Identify each line below containing the string "United" and copy it.

*** Material provided ***

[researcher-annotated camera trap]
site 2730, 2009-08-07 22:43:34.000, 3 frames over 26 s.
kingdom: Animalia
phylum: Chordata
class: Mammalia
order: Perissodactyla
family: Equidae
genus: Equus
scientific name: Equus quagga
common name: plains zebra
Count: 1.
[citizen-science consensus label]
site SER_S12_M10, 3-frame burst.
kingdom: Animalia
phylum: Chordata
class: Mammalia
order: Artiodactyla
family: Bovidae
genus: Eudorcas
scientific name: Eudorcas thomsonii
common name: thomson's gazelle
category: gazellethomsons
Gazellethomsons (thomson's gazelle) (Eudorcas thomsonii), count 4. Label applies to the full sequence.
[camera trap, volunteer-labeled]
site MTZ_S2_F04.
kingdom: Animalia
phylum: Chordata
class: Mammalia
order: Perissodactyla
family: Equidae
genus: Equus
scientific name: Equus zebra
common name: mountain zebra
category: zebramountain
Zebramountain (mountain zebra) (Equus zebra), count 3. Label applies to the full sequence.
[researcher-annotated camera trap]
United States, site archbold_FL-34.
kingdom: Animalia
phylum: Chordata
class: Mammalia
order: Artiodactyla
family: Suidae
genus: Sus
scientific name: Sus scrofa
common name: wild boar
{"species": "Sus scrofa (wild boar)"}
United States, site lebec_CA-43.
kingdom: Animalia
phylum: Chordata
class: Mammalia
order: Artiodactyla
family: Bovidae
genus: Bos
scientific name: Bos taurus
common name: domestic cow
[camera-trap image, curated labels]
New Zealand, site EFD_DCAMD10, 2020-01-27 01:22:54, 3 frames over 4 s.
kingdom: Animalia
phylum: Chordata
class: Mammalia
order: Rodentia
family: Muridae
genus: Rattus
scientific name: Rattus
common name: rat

*** End of Material provided ***

■ Your solution ■
United States, site archbold_FL-34.
United States, site lebec_CA-43.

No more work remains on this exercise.